Der Nationalrat stimmte dem Vorstoss von Erich von Siebenthal 105 zu 74 Stimmen deutlich zu. Am Dienstag befasste sich nun auch der Ständerat mit dem Vorstoss. Im Vorfeld hatte die Wirtschaftskommission (WAK-S) dem Vorstoss deutlich zugestimmt. Werner Salzmann (SVP/BE) sprach für die Kommission.
Weiden am wirtschaftlichsten
Salzmann brachte einen wirtschaftlichen Aspekt ins Spiel. «Da der Weidegang für den Betriebsleiter die wirtschaftlich günstigere Variante darstellt, wird er ganz sicher bestrebt sein, eine Umstellung auf den frühestmöglichen agronomisch sinnvollen Zeitpunkt vorzunehmen», führte er aus.

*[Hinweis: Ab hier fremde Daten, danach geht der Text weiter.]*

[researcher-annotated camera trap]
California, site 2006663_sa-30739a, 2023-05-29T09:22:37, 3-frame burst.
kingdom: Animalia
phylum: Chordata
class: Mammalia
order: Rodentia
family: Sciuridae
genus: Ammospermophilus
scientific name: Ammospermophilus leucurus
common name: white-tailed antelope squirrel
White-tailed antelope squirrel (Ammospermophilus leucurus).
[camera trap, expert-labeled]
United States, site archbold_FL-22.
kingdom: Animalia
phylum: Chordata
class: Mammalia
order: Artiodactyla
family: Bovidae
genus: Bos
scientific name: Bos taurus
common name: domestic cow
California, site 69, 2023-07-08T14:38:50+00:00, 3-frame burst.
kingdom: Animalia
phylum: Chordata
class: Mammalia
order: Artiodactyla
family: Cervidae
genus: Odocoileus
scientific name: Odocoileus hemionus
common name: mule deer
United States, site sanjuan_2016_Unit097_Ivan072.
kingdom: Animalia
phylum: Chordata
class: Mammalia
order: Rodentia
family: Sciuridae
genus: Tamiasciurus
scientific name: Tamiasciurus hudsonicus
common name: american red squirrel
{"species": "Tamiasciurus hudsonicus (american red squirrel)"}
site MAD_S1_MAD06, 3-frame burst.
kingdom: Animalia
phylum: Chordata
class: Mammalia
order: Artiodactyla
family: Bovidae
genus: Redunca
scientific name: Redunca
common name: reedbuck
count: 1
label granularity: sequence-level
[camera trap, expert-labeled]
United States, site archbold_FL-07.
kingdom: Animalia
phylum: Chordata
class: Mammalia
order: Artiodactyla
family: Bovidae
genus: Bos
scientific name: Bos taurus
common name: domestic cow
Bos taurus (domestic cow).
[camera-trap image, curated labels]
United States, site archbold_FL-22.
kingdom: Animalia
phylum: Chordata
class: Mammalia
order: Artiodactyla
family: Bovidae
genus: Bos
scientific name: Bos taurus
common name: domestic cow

Die WAK-S sei der Meinung, dass den klimatischen, regionalen und topografischen Besonderheiten der Landwirtschaftsbetriebe in bestimmten Höhenlagen Rechnung getragen werden müsse. Die aktuell geltende Praxis, wonach die Kantone für gewisse Betriebe Ausnahmen bewilligen können, sei aufwendig und unzureichend. Der Ständerat stimmte dem Vorstoss sehr deutlich mit 34 zu 2 Stimmen zu.
Bundesrat auf verlorenen Posten
Der Bundesrat lehnte den Vorstoss ab. «Die vorgeschlagene Regelung besteht darin, die Vegetationsperiode als Kriterium für die Anzahl der Tage mit Auslauf auf der Weide und Auslauf in einem Auslaufgebiet festzulegen. Dies entspricht der Regel, die zu Beginn des Raus-Programms im Jahr 2007 angewandt wurde», sagte Agrarminister Guy Parmelin. Man solle sich aber an die Gründe erinnern, weshalb diese Regel heute nicht mehr in Kraft sei. «Die Vegetationsperiode als Kriterium führte zu individuellen Beurteilungen durch die Landwirte. Daraus entstanden Unklarheiten bei der Umsetzung und führte zu Unsicherheiten bei den Betrieben. Deshalb wurde 2008 die heute geltende Regelung eingeführt», sagte Parmelin.
Für den Bundesrat ist die derzeitige Regelung für die Betriebsleitenden leicht verständlich. Sie fördere die Gleichbehandlung , sei administrativ einfach zu vollziehen und ermögliche eine wirksame Kontrolle. Die Motion sei kompliziert und erhöhe den Verwaltungsaufwand, führte der Agrarminister aus. Das Parlament sieht das anders. Die Motion wurde von beiden Räten angenommen.